About ONS-5010 / LYTENAVA (bevacizumab-vikg, bevacizumab gamma)
ONS-5010/LYTENAVA is an ophthalmic formulation of bevacizumab for the treatment of wet AMD. LYTENAVA (bevacizumab gamma) is the subject of a centralized Marketing Authorization granted by the European Commission in the European Union (EU) and Marketing Authorization granted by the Medicines and Healthcare products Regulatory Agency (MHRA) in the United Kingdom (UK) for the treatment of wet AMD.
In the United States, ONS-5010/LYTENAVA (bevacizumab-vikg) is investigational.

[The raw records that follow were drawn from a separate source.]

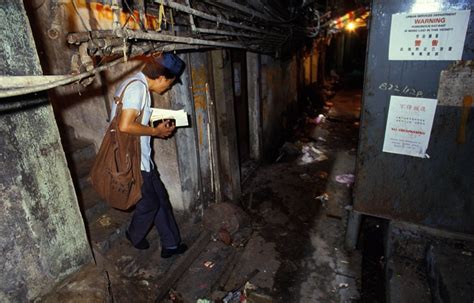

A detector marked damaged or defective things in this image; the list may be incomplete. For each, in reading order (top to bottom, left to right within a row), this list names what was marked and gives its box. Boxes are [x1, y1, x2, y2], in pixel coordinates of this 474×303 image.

rusted metal wall [356, 0, 474, 235]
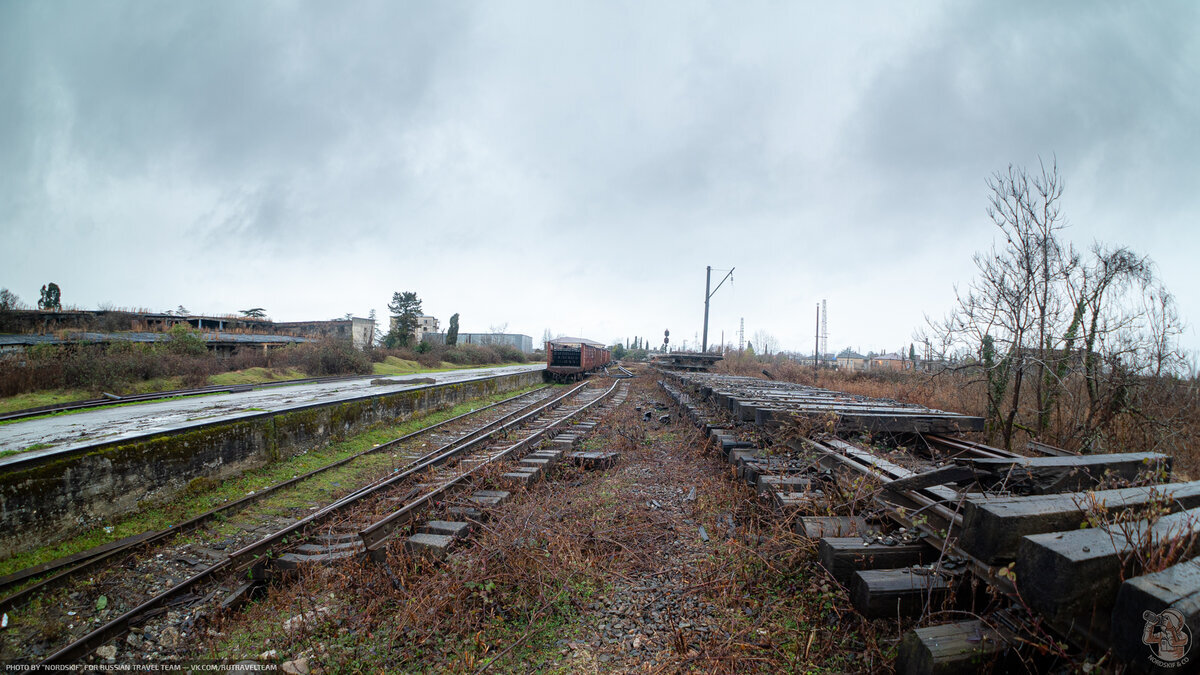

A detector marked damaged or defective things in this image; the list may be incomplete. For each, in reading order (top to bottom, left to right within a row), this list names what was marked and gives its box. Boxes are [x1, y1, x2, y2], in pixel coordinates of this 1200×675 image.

rusty freight wagon [548, 336, 616, 382]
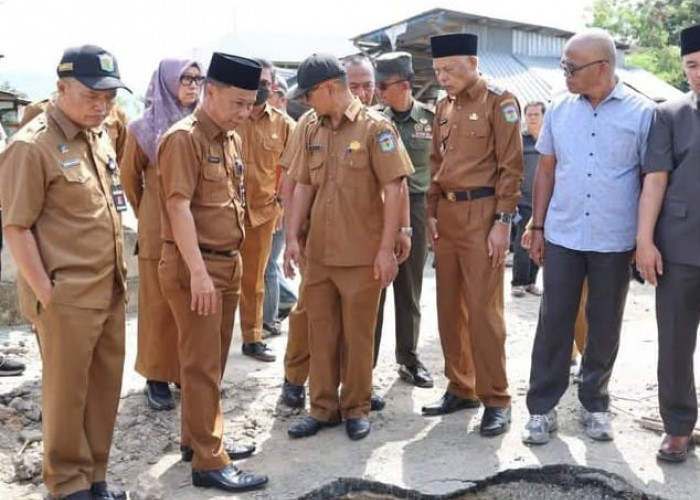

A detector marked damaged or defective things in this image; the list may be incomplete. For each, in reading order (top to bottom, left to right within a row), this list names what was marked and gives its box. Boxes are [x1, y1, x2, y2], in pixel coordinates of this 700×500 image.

pothole in road [298, 464, 664, 500]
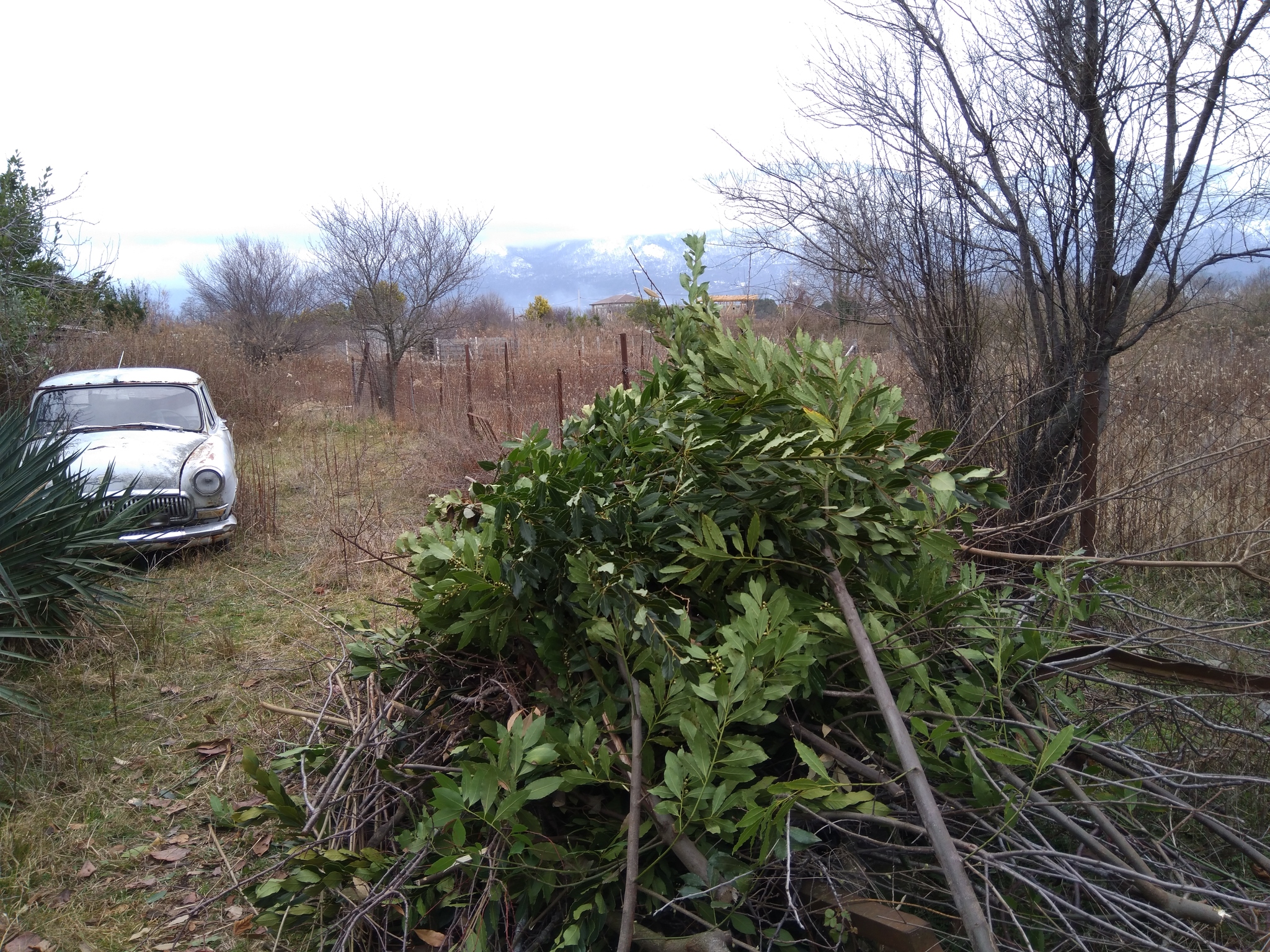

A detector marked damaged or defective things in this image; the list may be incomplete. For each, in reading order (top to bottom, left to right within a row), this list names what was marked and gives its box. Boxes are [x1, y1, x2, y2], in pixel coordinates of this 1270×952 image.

abandoned car [29, 368, 239, 548]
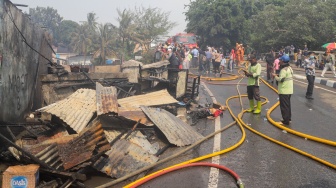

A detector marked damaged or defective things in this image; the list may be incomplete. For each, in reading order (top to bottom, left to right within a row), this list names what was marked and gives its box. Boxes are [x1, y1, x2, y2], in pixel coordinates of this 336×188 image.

Bevacizumab-vikg (bevacizumab gamma in the EU and UK) is a recombinant humanized monoclonal antibody (mAb) that selectively binds with high affinity to all isoforms of human vascular endothelial growth factor (VEGF) and neutralizes VEGF’s biologic activity through a steric blocking of the binding of VEGF to its receptors Flt-1 (VEGFR-1) and KDR (VEGFR-2) on the surface of endothelial cells. Following intravitreal injection, the binding of bevacizumab to VEGF prevents the interaction of VEGF with its receptors on the surface of endothelial cells, reducing endothelial cell proliferation, vascular leakage, and new blood vessel formation in the retina.